John W. Martin Jr. graduated from DePaul’s College of Law in 1961. In 1970, after the better part of a decade with the U.S. Department of Justice and a private New York firm, he joined Ford Motor Co., serving as vice president and general counsel for 10 years before his retirement in 1999.

While at Ford he received the American Bar Association’s Pro Bono Publico Award (1990) and in 1997 was named one of the 100 most influential lawyers in America by the National Law Journal.

In retirement, Mr. Martin continues to provide pro bono legal services to a number of organizations, most recently as an immigration lawyer with Gulfcoast Legal Services, a nonprofit in Sarasota, Fla., where he lives nine months of the year.

“Lawyers have a special obligation to serve the poor, especially in a society as complex and difficult to navigate as ours,” he says. “Clinic work should be an integral part of a lawyer’s training.”
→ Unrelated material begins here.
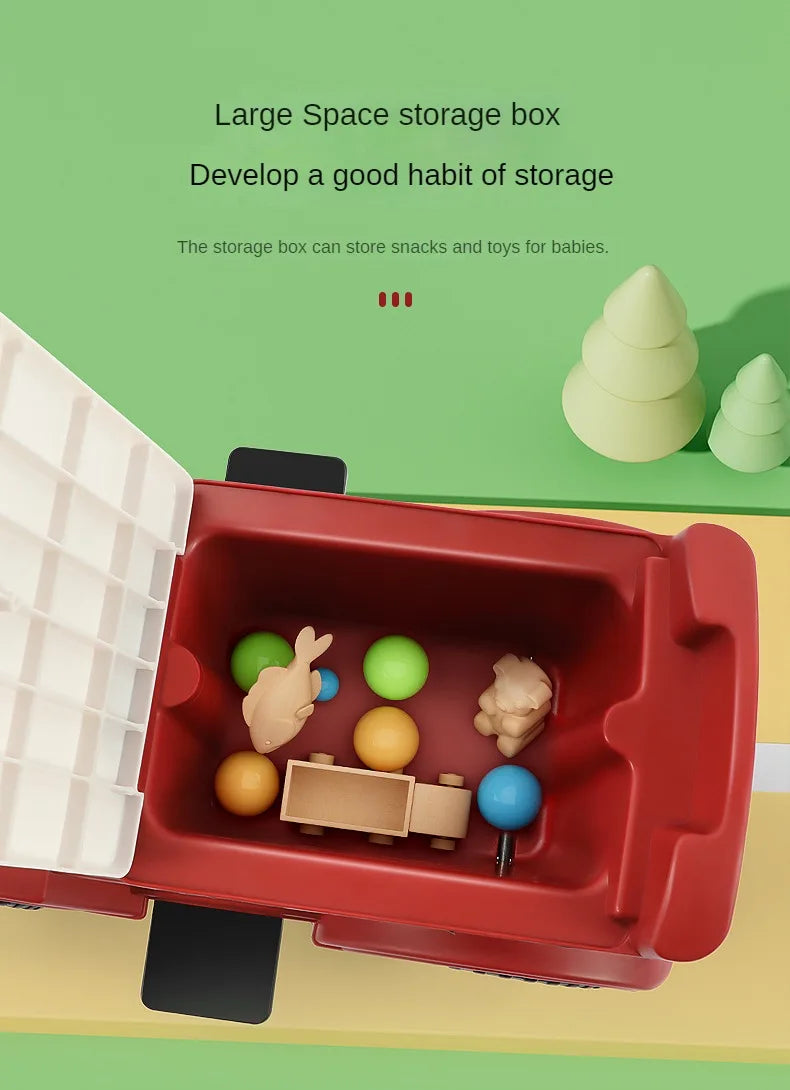 Kids Ride On Train with Lights & Music Under Seat Storage Gift for Toddlers Boys Girls Retro Balance Bike Balance Car Toy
DePaul’s College of Law has nine pro bono legal clinics. Each semester some 70 qualified second- and third-year students provide legal support in more than 100 civil and criminal cases brought by indigent clients.

Larry Rogers Sr.
Attorney Larry Roger Sr. received his law degree from DePaul in 1983 and quickly earned a reputation as a personal injury lawyer to be reckoned with. In 1985, in his first Cook County trial, he won a $27 million judgment in a product liability case – the largest in Illinois history at the time. Since then he has won numerous multimillion-dollar judgments for clients, including a recent $55 million award in a medical malpractice case, the state’s largest judgment for a malpractice case in the past decade.

During his career, Mr. Rogers has served as president of the Cook County Bar Association and the Illinois Trial Lawyers Association, where he was the first African-American to ever hold the post.
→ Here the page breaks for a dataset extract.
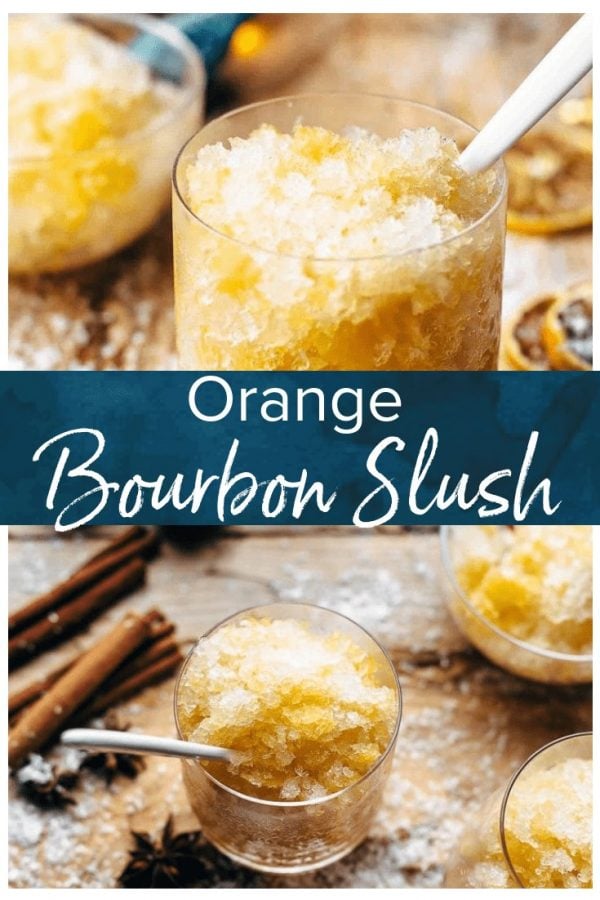 This Bourbon Slush cocktail drink is loved by all who come to my house on Christmas Eve. We have this Orange Bourbon Slush every year and it's such a fun and easy drink recipe, you have no reason not to try it!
He has garnered many awards, including the Richard E. Westbrook Award for legal excellence from the Cook County Bar Association and was named one of the country’s top 10 litigators by National Law Journal in 1999.

Mr. Rogers, who earned his law degree at night while working full time as a respiratory therapist, says that the most important accomplishment of his career has been mentoring young lawyers, many of them African-American.

“Institutions such as DePaul have helped lead the way in opening up the legal profession to a diverse cross section of people—minorities, women and others who have been notoriously underserved in the past,” he says. “There’s still work to do, and that’s why scholarships such as the one I’ve established are important, because economic barriers still remain.”